• TASK TO COMPLETE
Extract exactly the range of lines bounded by the line containing "What is the extent of the separation of" and the final line of the listing, both ends included, and no other lines.
---------- EXTRACTED DATA
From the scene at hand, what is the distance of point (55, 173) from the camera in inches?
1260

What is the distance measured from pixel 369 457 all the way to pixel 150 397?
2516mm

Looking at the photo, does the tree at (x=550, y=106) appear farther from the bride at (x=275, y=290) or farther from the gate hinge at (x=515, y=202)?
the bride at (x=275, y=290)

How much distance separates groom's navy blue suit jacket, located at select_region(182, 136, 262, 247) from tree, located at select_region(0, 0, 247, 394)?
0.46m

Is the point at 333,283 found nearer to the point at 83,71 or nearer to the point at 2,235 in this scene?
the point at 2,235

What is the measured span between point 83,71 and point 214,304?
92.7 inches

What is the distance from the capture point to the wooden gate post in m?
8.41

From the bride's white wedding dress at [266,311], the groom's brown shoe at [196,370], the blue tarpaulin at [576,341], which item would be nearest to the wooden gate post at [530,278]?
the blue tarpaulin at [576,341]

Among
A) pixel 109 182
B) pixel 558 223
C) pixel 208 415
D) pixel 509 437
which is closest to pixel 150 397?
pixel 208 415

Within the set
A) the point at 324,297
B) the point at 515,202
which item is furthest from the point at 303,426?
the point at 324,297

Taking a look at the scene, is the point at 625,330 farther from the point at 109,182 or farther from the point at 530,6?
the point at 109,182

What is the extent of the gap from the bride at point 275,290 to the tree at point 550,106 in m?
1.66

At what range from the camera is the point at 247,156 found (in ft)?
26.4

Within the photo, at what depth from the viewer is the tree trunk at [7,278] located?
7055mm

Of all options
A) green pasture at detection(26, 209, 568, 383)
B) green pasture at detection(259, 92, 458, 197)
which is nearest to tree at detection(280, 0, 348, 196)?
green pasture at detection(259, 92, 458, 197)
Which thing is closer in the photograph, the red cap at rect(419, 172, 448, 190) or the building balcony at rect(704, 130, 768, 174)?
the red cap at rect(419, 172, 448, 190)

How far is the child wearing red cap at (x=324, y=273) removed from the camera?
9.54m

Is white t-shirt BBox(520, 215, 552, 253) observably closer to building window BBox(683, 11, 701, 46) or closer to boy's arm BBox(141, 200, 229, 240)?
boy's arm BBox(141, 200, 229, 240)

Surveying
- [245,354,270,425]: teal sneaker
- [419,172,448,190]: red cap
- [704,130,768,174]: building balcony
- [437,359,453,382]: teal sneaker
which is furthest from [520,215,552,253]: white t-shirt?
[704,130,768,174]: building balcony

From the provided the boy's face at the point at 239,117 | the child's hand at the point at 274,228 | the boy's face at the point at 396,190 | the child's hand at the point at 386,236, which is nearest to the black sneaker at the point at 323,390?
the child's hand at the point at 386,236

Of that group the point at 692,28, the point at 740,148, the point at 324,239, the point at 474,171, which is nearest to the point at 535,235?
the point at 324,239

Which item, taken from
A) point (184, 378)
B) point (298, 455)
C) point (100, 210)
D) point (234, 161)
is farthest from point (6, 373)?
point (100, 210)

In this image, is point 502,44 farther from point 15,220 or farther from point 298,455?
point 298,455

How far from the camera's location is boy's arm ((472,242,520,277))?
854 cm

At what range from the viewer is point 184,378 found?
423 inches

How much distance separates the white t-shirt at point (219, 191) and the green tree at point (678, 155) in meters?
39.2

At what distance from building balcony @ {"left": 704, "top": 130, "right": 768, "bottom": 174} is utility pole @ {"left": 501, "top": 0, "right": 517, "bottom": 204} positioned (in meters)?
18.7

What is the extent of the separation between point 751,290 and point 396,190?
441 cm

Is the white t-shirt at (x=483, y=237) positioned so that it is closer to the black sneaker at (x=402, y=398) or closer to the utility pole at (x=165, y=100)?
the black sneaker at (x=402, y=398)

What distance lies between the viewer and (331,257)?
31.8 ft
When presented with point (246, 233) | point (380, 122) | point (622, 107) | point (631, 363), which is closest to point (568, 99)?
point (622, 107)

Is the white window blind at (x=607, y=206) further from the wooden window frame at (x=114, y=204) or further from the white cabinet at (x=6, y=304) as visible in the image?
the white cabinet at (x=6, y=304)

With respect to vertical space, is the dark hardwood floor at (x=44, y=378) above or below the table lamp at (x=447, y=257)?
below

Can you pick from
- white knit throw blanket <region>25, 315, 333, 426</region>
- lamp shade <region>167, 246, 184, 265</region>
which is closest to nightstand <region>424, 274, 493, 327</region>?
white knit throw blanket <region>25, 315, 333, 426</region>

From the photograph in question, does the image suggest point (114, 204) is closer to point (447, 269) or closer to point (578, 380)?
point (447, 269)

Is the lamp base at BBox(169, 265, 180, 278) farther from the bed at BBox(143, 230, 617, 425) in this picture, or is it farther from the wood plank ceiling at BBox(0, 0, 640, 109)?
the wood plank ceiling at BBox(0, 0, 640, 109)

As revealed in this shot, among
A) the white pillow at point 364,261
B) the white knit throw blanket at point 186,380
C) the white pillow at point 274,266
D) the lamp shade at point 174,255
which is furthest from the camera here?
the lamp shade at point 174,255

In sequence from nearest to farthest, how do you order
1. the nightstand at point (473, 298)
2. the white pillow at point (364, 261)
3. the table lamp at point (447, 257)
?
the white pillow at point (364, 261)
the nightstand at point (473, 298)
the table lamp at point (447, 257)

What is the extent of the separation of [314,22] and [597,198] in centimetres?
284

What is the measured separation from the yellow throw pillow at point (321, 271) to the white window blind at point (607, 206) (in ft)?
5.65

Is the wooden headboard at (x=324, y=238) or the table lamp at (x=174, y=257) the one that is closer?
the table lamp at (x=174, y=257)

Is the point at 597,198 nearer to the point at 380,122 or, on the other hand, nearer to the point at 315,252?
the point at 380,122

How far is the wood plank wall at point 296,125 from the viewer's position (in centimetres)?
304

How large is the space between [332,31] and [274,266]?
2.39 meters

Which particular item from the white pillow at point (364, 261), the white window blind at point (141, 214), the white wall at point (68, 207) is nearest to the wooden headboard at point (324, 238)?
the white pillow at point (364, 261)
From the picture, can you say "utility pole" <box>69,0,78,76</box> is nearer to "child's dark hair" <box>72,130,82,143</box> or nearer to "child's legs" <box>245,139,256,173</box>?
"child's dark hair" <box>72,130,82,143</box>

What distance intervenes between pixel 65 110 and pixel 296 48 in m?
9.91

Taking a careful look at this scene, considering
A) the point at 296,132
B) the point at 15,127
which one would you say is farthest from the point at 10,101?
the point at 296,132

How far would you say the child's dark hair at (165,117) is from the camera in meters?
--------------------
• RESPONSE TO THIS TASK
What is the extent of the separation of [314,22] and [597,198] in centimetres?
284

What is the measured separation from the yellow throw pillow at point (321, 271) to the white window blind at point (607, 206) (in ft)?
5.65

Is the wooden headboard at (x=324, y=238) or the table lamp at (x=174, y=257) the one that is closer?
the table lamp at (x=174, y=257)

Is the point at 597,198 nearer to the point at 380,122 or, on the other hand, nearer to the point at 315,252?
the point at 380,122

How far is the wood plank wall at point 296,125 from the viewer's position (in centimetres)?
304

How large is the space between [332,31] and [274,266]?
2.39 meters

Which particular item from the white pillow at point (364, 261), the white window blind at point (141, 214), the white wall at point (68, 207) is nearest to the wooden headboard at point (324, 238)?
the white pillow at point (364, 261)
From the picture, can you say "utility pole" <box>69,0,78,76</box> is nearer to "child's dark hair" <box>72,130,82,143</box> or nearer to "child's legs" <box>245,139,256,173</box>?
"child's dark hair" <box>72,130,82,143</box>

What distance intervenes between pixel 65 110 and pixel 296 48 in m?
9.91

Taking a careful look at this scene, considering
A) the point at 296,132
B) the point at 15,127
which one would you say is farthest from the point at 10,101?
the point at 296,132

How far would you say the child's dark hair at (165,117) is from the camera in meters?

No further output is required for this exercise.